Depression: A feeling of sadness is normal after you learn that you have diabetes. However, if this feeling persists for many months or becomes more intense, you may be experiencing depression. Other signs of depression include:

  • being tired most of the time
  • sleeping more or less than usual
  • changes in eating habits
  • having trouble making decisions
  • feeling hopeless or helpless

Mild to moderate depression is not uncommon as a result of learning you have diabetes. People living with a chronic health condition tend to have a higher rate of depression than the general population. Depression is also more common in women than in men and is often undiagnosed.
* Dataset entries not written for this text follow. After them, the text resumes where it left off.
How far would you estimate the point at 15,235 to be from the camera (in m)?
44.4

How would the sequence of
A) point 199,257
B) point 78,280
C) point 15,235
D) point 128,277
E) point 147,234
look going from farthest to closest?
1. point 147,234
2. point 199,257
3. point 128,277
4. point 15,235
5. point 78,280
Talk to your doctor or other members of your health care team about how you are feeling. Depression can be successfully treated through medication or counselling, or a combination of both. Your doctor will be able to recommend a social worker, psychologist or psychiatrist with whom you can talk. A support group may also be helpful. For more information, see our A-Z Health Topics series on Depression or visit the Depression Canada Web site

For more on dealing with the feelings associated with diabetes, you may find our workbook, A Roadmap to living with Diabetes helpful. To order this book, click here.

Dealing with your Family's Emotions

It is also important to realize that family members or other people close to you may be experiencing a similar range of emotions, but may be at a different stage of coping than you.

For example, while you may be feeling relief that you can manage to live with diabetes, your partner or other family members may be afraid or angry at what has happened to you and may be wondering how this will affect your health or your and their lifestyles. You may need to explain how you are feeling and how you would like them to support you. If they have not received any diabetes education, you may also need to teach them about diabetes and explain that you can still lead a healthy, fulfilling life.

Sometimes, important people in your life may not understand the effort that is required to self-manage diabetes. They may not appreciate, for example, that you want to eat at regular times, even when travelling. Again, you will need to explain your needs or learn ways to take care of yourself, if those close to you are not ready to accept the situation.

If your family is reacting in a way that is difficult for you, it does not necessarily mean that they do not care about you. They may care deeply but be fearful and unable to face the fact that you have diabetes. If you do not feel that you are getting the support you need from those close to you, you can ask your doctor or diabetes educator to speak with your partner or family members. This is often helpful for them as it can relieve some of the stress they may be experiencing because they do not understand your condition.